Selected extract →
□ □ □ □

From the latest reports the offshore sector in the UK is termed to be increasingly maturing and is now beginning to deliver low carbon power in large scale. Overall, the renewable energy sector contributed 29.4% of the entire power supply in the UK from this 6.2% is attributed to offshore wind (The Crown Estate, 2018).

In 2017, the UK wind farms energy output was more than coal-generated energy in 75% of the days. The power derived from the renewable sources was three times more than what was obtained from burning of coal. As part of the government plan to see off coal power lacking the technology to regulate its carbon emission by 2025, the government is encouraging more and more investments in the wind power projects. Currently coal only supplies 7% of the entire British energy demand. From this it can be argued that phasing out coal is on the right track; the focus is now on the use of gas which still out supply the power from wind energy. The expanding offshore wind sector has given the country an alternative to the fossil fuels.

As from 2015 data, the United Kingdom was suggested to be on course to attain its carbon emission target. The introduction of wind power has substituted the use of gas and coal and is now lowering the emission of greenhouse gasses. In the period 2005-2012 the use of gas in the UK went down by over a fifth. This was supported by increasing energy efficiency in addition to increasing use of green energy.

As per the EU targets Britain needs to generate 15% of the nation’s total energy supplied using low carbon sources by the year 2020. The current trend in Britain energy supply and demand have indicated that the country is on the right track when it comes to attaining that objective. The information from the office of National Statistics showed that UK derived a total of 15% of its energy from low carbon sources in 2013. This means the nation have managed to achieve 50% of the EU set target. This though will be achieved most likely by increasing the electricity generated from green sources to 30%. This outlines the role that the offshore wind technology is playing in the carbon debate.

For several years the use of gas dominated the UK’s heating supply and for up to two decades have been one of the greatest sources of electricity generation. The current falling of gas use followed by low costs of carbon means the aging coal-generated power is taking over. Luckily, renewables energy generation is rising. This has given competition to the gas sector despite its producers insisting on its clean aspect.

The trade association concerned with wind power (Renewable UK) have indicated that the dependency of the transport sector on the petroleum energy is still worrying, within this the nation need to continue supporting alternative technologies to enable them to replace the adamant use of carbon compounds. A combination of onshore and offshore energy generation is now responsible for half of the clean energy produced. The issue now is to speed the progress on the renewable heat and renewable transport sector, this can be done by propelling the idea of electric cars. The onshore and offshore wind power is expected to continue stepping up to cover the new demand for clean energy (Harvey, 2015).

Current and future technical developments

Despite the maturity of the onshore wind sector the offshore counterpart is still in the primary stages of development. According to the National laboratory responsible for renewable energy research in the United States, the offshore technology will continue to diverge from the inshore as environmental, market, infrastructure and technological forces continue to set in. currently it has been possible to share the inshore technology in the development of the offshore turbines. This have assist reduce time and resources which would have been consumed by the offshore sector in the start-up periods  (European Wind Energy Association, 2013). Because of the complexity involved in the technology transfer from onshore to the offshore energy sector only a few manufacturers of wind turbines dared to venture into the offshore energy sector. Up to the beginning of 2012 Vestas and Siemens were the leading companies in global installation capacity and were the only companies to have wind mills installed in Britain. Afterward Repower set-up 150MW in the wind farm located in Ormond

Despite the difference in global offshore wind turbine producers, most of the designs are made up of similar parts: foundation, tower, drivetrain, blades and substation.

□ □ □ □

Given information →
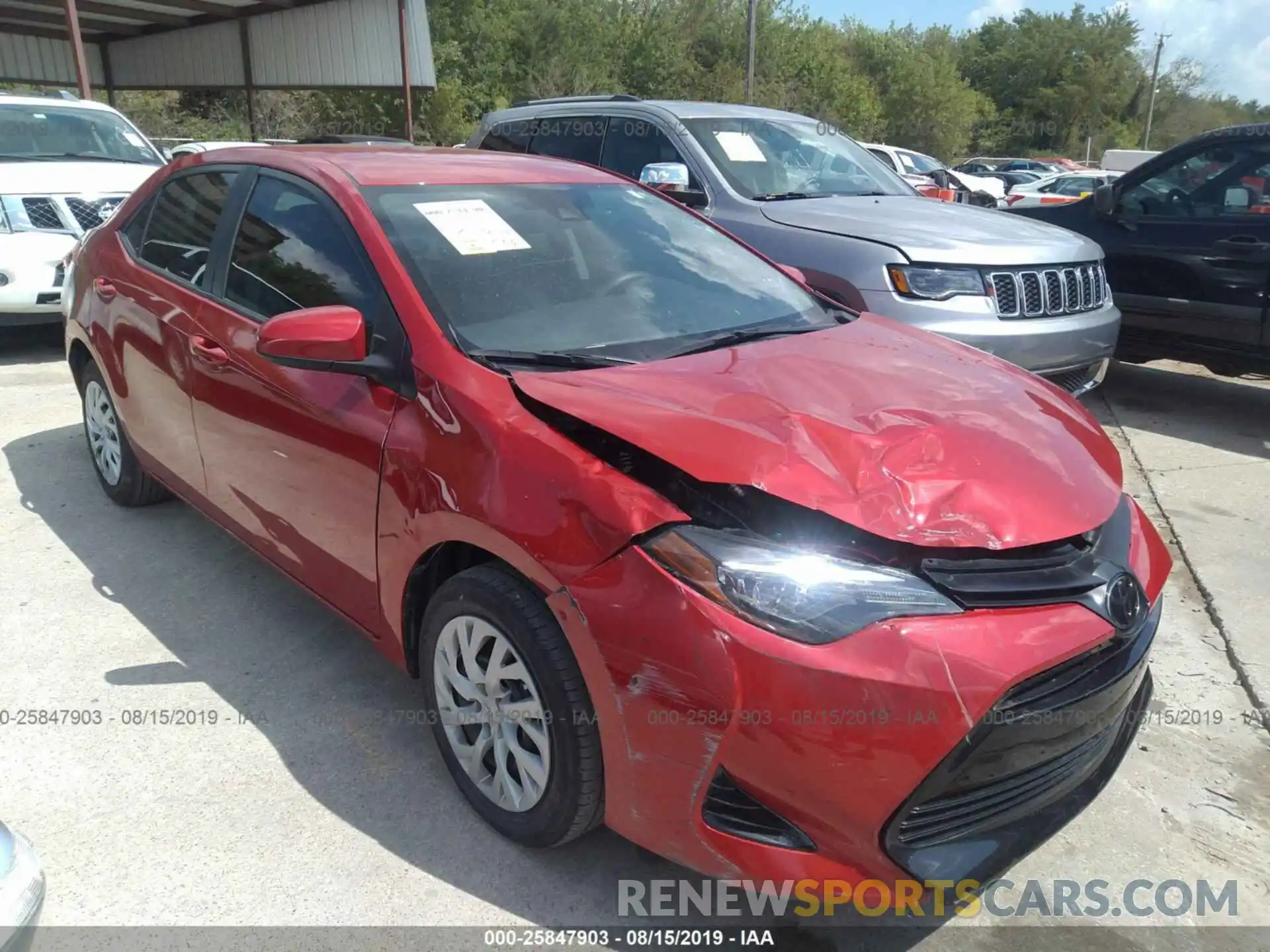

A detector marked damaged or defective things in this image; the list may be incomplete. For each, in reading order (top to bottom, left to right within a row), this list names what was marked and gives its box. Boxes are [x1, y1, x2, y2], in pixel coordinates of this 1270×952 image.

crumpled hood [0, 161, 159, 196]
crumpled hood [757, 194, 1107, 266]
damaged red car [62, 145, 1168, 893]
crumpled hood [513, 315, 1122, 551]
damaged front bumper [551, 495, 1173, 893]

□ □ □ □

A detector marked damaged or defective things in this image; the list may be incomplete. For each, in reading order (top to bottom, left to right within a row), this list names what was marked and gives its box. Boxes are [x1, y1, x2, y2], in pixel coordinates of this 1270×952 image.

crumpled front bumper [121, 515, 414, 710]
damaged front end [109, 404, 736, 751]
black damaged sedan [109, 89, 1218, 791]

□ □ □ □

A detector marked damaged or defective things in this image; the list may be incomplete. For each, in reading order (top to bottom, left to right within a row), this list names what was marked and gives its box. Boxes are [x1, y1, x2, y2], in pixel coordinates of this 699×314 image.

□ □ □ □

Written request 1 → According to the passage on UK wind power, what share of total British energy demand does coal supply now?
Written request 2 → Retype the passage on UK wind power word for word, from "As per the EU" to "the carbon debate.".

Full answer 1 → Coal supplies only 7% of total British energy demand.

Full answer 2 →
As per the EU targets Britain needs to generate 15% of the nation’s total energy supplied using low carbon sources by the year 2020. The current trend in Britain energy supply and demand have indicated that the country is on the right track when it comes to attaining that objective. The information from the office of National Statistics showed that UK derived a total of 15% of its energy from low carbon sources in 2013. This means the nation have managed to achieve 50% of the EU set target. This though will be achieved most likely by increasing the electricity generated from green sources to 30%. This outlines the role that the offshore wind technology is playing in the carbon debate.